Les portes sont en fer ;
dès que nous en ouvrons une, deux se referment.
Nous sommes nés à la mauvaise époque.
Le méritons-nous ?
Aucune aberration ne nous épargnés.
Même les mots perdent leur sens.
Nous sommes brisés par le trouble.
Nous souffrons. Femmes, venez à notre secours !

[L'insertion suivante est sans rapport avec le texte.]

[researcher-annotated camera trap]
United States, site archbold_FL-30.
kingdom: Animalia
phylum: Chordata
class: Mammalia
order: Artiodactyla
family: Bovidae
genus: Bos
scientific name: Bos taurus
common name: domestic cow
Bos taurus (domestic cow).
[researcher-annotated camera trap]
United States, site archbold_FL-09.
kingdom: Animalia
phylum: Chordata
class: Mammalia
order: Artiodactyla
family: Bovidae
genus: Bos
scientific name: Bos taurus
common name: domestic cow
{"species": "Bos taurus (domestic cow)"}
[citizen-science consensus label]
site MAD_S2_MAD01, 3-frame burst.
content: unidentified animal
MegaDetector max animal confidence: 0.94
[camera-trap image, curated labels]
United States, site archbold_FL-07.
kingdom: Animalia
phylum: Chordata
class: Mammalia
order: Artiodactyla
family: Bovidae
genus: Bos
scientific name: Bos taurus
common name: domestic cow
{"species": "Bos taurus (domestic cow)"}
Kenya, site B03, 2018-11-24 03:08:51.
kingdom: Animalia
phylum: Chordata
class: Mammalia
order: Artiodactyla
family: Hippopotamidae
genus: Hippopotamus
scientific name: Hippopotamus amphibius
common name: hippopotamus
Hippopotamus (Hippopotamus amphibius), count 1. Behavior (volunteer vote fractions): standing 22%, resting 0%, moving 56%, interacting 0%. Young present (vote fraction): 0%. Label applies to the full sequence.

Ceux qui ont écouté le poème
se sont indignés,
et ont exigé du poète qu’il le refasse.
Le poète se remit à écrire,
refaisant le poème
où il dit :
on ne sait si on est en guerre,
si on est en paix,
qui frappe et qui est frappé.
Lorsqu’il n’y a plus d’entente,
nul ne reconnaît l’autre.
C’est la force qui intervient ;
les fusils de tous côtés
et nous au beau milieu
avec nos mains vides.
Ceux qui ont écouté le poème
se sont indignés,
et ont exigé du poète qu’il le refasse.
Le poète se remit à écrire,
refaisant le poème
où il dit :
Nous désignons ceux qui nous gouvernement,
mais si notre jugement était juste
nous dirions : « nous méritons nos gouvernants »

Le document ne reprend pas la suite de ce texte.